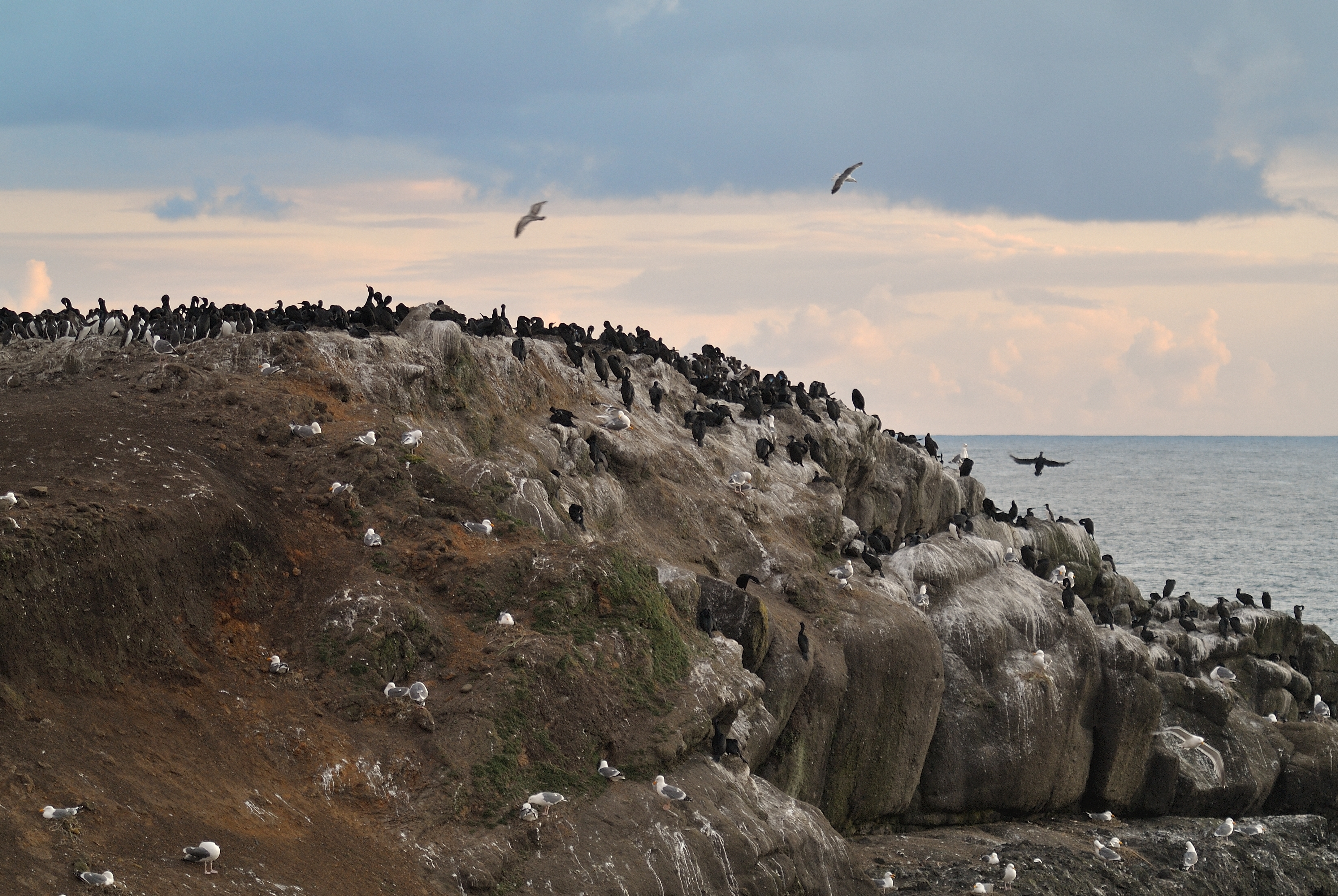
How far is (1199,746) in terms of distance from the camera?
3123 cm

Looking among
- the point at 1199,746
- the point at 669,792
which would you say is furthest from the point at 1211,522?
the point at 669,792

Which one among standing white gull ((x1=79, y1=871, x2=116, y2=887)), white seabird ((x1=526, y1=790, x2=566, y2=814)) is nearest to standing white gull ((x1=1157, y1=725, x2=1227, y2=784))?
white seabird ((x1=526, y1=790, x2=566, y2=814))

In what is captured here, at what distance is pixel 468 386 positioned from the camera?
25297mm

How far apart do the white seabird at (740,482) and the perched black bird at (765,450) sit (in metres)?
1.65

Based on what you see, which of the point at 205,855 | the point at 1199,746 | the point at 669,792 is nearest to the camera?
the point at 205,855

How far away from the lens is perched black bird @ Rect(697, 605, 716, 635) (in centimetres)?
2189

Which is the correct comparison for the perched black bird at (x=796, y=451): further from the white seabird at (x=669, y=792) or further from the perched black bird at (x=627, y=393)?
the white seabird at (x=669, y=792)

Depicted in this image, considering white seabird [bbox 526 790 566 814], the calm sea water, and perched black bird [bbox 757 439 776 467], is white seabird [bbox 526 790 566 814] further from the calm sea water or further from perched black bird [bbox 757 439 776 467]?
the calm sea water

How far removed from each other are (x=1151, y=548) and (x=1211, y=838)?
66.1m

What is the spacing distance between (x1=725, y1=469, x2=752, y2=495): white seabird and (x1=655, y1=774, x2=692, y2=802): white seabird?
10783 mm

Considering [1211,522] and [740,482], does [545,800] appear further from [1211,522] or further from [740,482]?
[1211,522]

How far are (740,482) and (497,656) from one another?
413 inches

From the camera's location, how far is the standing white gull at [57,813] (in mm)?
13820

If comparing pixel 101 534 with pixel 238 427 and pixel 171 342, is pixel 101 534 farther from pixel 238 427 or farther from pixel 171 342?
pixel 171 342
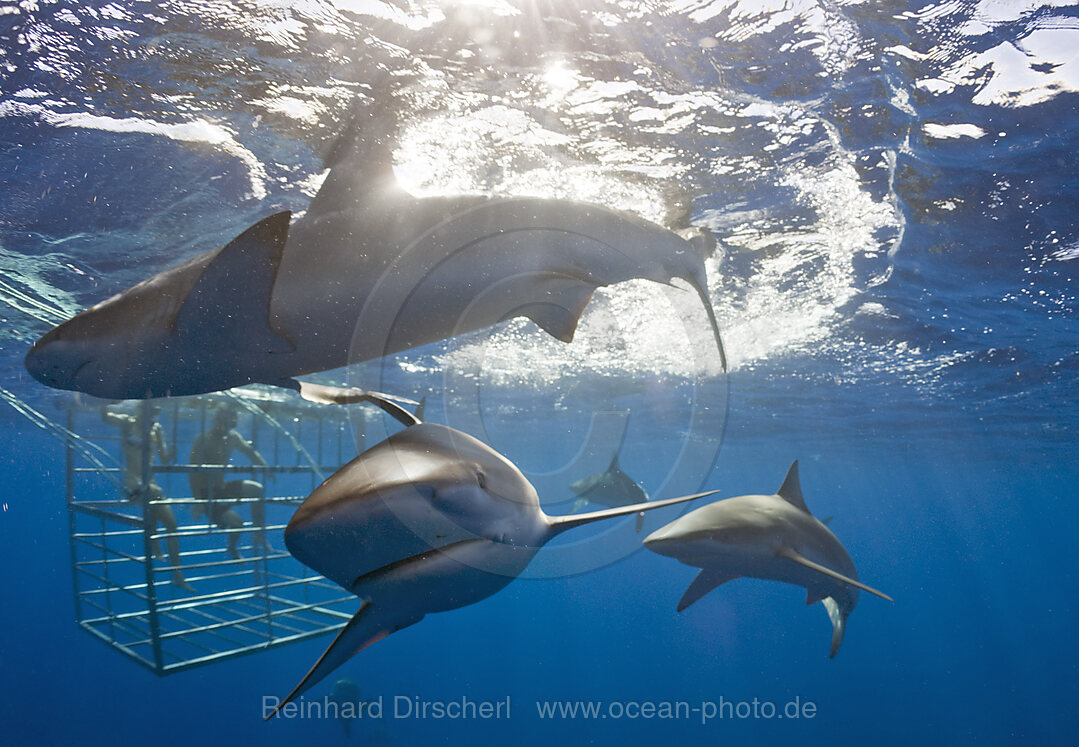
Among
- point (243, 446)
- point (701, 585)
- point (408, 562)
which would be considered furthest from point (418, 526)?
point (243, 446)

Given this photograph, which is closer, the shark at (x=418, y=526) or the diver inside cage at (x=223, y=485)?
the shark at (x=418, y=526)

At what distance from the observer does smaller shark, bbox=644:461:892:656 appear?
18.0 ft

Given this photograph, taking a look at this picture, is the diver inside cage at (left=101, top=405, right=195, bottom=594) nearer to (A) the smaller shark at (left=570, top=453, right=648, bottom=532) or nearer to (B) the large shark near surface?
(B) the large shark near surface

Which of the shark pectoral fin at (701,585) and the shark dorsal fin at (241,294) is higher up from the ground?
the shark dorsal fin at (241,294)

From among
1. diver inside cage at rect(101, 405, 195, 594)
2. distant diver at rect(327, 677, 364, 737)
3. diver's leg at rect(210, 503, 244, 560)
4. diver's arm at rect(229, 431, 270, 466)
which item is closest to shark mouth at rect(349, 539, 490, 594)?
diver inside cage at rect(101, 405, 195, 594)

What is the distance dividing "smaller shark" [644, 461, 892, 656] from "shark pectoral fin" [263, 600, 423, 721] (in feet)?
10.4

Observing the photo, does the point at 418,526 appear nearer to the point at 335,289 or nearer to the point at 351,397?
the point at 351,397

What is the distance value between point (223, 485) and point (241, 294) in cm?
962

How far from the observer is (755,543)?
5633 mm

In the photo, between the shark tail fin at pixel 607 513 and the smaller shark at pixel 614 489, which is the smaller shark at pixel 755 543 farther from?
the smaller shark at pixel 614 489

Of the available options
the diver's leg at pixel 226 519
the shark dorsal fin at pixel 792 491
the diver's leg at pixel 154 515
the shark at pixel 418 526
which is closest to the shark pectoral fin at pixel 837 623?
the shark dorsal fin at pixel 792 491

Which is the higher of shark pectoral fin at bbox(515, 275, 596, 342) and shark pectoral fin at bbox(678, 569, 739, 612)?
shark pectoral fin at bbox(515, 275, 596, 342)

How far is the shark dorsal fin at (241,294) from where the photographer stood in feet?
6.61

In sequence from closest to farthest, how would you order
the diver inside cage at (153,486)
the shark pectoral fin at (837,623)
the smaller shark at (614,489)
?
the shark pectoral fin at (837,623), the diver inside cage at (153,486), the smaller shark at (614,489)
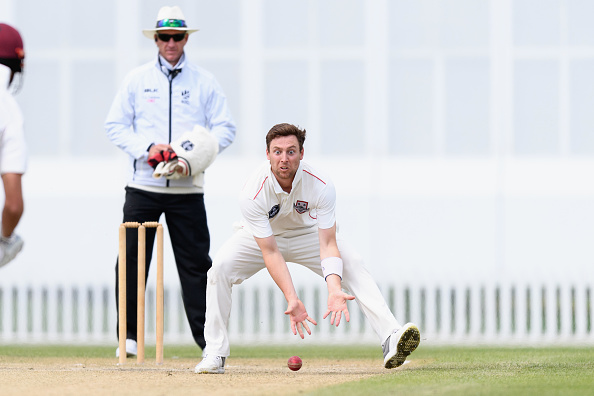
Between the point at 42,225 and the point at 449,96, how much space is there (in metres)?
4.70

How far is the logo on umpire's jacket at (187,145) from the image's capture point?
610 centimetres

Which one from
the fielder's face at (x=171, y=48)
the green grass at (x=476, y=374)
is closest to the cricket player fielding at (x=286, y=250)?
the green grass at (x=476, y=374)

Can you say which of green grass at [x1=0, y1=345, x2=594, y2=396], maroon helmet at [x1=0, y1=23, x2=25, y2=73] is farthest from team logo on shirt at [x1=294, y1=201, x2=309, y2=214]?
maroon helmet at [x1=0, y1=23, x2=25, y2=73]

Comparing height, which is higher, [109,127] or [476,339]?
[109,127]

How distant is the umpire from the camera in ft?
20.4

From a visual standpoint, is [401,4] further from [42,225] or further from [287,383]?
[287,383]

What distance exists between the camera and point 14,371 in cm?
551

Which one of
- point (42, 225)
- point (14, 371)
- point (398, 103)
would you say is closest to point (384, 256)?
point (398, 103)

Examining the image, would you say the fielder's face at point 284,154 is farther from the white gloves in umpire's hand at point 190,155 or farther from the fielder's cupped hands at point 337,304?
the white gloves in umpire's hand at point 190,155

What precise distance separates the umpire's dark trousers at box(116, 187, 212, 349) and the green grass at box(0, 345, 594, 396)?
83cm

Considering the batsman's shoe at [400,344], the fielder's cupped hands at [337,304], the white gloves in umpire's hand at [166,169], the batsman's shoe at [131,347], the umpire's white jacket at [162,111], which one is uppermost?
the umpire's white jacket at [162,111]

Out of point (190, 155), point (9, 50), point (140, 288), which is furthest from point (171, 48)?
point (9, 50)

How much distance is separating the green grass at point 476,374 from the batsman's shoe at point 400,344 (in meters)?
0.07

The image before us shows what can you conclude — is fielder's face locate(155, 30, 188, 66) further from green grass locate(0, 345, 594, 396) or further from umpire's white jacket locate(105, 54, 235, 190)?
green grass locate(0, 345, 594, 396)
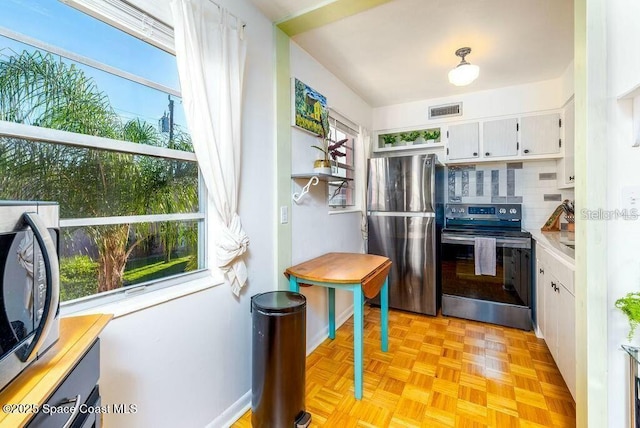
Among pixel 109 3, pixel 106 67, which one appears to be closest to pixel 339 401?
pixel 106 67

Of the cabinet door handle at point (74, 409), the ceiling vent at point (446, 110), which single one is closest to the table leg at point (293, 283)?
the cabinet door handle at point (74, 409)

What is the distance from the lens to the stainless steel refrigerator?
304 centimetres

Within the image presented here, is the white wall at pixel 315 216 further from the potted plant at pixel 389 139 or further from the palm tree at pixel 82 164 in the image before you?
the palm tree at pixel 82 164

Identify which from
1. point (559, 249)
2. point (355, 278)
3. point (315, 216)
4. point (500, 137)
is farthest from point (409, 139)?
point (355, 278)

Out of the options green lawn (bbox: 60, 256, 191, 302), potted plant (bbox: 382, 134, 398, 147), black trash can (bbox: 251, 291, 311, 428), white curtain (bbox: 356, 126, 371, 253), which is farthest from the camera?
potted plant (bbox: 382, 134, 398, 147)

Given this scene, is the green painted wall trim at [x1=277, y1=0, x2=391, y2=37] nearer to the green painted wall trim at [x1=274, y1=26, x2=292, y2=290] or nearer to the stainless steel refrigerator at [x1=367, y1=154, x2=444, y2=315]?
the green painted wall trim at [x1=274, y1=26, x2=292, y2=290]

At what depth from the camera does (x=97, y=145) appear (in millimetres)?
1130

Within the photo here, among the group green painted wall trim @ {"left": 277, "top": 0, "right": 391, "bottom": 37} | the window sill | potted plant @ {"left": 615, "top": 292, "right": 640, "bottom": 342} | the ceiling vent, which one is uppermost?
green painted wall trim @ {"left": 277, "top": 0, "right": 391, "bottom": 37}

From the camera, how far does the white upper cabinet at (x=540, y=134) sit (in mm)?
2885

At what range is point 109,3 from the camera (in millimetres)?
1158

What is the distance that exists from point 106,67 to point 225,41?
0.60 meters

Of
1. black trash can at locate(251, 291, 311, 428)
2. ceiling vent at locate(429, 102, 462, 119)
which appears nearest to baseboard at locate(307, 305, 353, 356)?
black trash can at locate(251, 291, 311, 428)

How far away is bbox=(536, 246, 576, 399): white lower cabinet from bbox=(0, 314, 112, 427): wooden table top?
2.30m

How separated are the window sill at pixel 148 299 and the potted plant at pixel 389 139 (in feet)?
9.70
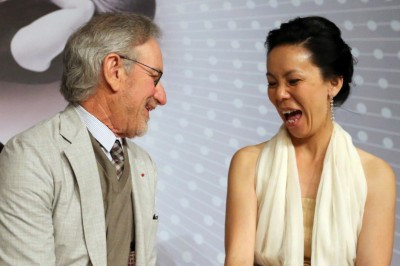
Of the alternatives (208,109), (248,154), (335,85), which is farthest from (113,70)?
(208,109)

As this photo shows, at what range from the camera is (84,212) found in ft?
5.35

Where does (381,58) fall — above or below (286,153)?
above

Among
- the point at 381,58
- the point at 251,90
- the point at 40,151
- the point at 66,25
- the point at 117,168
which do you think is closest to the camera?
the point at 40,151

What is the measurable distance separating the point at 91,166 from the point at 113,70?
0.25 metres

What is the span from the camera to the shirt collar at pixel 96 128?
173 centimetres

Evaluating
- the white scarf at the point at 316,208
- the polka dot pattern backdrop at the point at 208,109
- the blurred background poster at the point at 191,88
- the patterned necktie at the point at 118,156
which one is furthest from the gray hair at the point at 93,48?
the polka dot pattern backdrop at the point at 208,109

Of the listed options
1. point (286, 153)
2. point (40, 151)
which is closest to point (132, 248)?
point (40, 151)

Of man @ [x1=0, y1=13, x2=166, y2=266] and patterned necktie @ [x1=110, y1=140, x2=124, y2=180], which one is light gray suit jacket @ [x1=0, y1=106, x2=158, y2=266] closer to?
man @ [x1=0, y1=13, x2=166, y2=266]

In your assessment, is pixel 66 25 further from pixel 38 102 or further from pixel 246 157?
pixel 246 157

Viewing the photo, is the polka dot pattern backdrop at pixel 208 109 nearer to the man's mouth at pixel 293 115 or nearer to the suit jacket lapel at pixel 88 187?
the man's mouth at pixel 293 115

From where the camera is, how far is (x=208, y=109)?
112 inches

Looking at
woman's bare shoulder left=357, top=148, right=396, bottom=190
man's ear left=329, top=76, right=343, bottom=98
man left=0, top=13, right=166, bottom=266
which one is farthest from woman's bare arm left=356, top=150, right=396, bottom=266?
man left=0, top=13, right=166, bottom=266

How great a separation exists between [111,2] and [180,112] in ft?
1.88

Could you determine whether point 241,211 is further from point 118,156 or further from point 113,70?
point 113,70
+ + + +
— INSTRUCTION —
Write out the data again, starting at the line that contains "Out of point" and ending at the line that contains "304 centimetres", with "refrigerator" changed to "fridge" and nothing else altered. Don't include the pictures.

— SOLUTION FOR THIS TASK —
Out of point (190, 155), point (9, 50), point (140, 288), which is furthest from point (171, 48)?
point (9, 50)

How much distance is separating the green grass at point 476,374 from the batsman's shoe at point 400,344 (in meters)?
0.07

The image before us shows what can you conclude — is fielder's face locate(155, 30, 188, 66) further from green grass locate(0, 345, 594, 396) or further from umpire's white jacket locate(105, 54, 235, 190)?
green grass locate(0, 345, 594, 396)
Among pixel 109 3, pixel 106 67, which one appears to be closest to pixel 339 401?
pixel 106 67

Of the cabinet door handle at point (74, 409), the ceiling vent at point (446, 110), which single one is closest to the table leg at point (293, 283)?
the cabinet door handle at point (74, 409)

What is the distance from the lens to the stainless steel fridge?
304 centimetres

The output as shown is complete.